▶ _Stored entries_:
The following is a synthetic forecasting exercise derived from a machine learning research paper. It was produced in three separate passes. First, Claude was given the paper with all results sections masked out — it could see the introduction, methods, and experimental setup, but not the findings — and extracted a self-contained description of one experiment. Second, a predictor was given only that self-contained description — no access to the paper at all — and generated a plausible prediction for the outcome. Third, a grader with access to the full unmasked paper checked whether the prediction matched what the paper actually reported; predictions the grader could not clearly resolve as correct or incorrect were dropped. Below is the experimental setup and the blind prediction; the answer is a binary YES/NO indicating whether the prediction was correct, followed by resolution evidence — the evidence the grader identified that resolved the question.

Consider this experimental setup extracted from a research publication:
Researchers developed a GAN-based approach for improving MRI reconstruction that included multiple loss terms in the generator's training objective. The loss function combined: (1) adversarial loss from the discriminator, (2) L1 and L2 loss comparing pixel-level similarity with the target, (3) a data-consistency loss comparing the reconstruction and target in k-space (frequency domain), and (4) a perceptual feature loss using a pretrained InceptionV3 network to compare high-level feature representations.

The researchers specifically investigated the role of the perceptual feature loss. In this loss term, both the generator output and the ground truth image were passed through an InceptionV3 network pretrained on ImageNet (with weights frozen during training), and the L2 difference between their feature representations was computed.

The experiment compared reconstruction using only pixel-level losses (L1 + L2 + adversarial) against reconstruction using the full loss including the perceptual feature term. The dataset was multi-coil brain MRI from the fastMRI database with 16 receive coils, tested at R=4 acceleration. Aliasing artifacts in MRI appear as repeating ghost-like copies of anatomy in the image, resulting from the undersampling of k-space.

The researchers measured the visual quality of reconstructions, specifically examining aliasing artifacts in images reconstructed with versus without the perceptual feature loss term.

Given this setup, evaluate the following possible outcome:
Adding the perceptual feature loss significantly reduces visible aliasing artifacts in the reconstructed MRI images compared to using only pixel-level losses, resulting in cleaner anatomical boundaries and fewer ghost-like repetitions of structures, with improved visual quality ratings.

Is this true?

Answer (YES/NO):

▶ _WHAT YOU NEED TO DO_:
Given the data above, transcribe exactly the lines from the one containing "The researchers specifically" down to the one containing "The researchers measured", and no others.

▶ _EXERCISE SOLUTION_:
The researchers specifically investigated the role of the perceptual feature loss. In this loss term, both the generator output and the ground truth image were passed through an InceptionV3 network pretrained on ImageNet (with weights frozen during training), and the L2 difference between their feature representations was computed.

The experiment compared reconstruction using only pixel-level losses (L1 + L2 + adversarial) against reconstruction using the full loss including the perceptual feature term. The dataset was multi-coil brain MRI from the fastMRI database with 16 receive coils, tested at R=4 acceleration. Aliasing artifacts in MRI appear as repeating ghost-like copies of anatomy in the image, resulting from the undersampling of k-space.

The researchers measured the visual quality of reconstructions, specifically examining aliasing artifacts in images reconstructed with versus without the perceptual feature loss term.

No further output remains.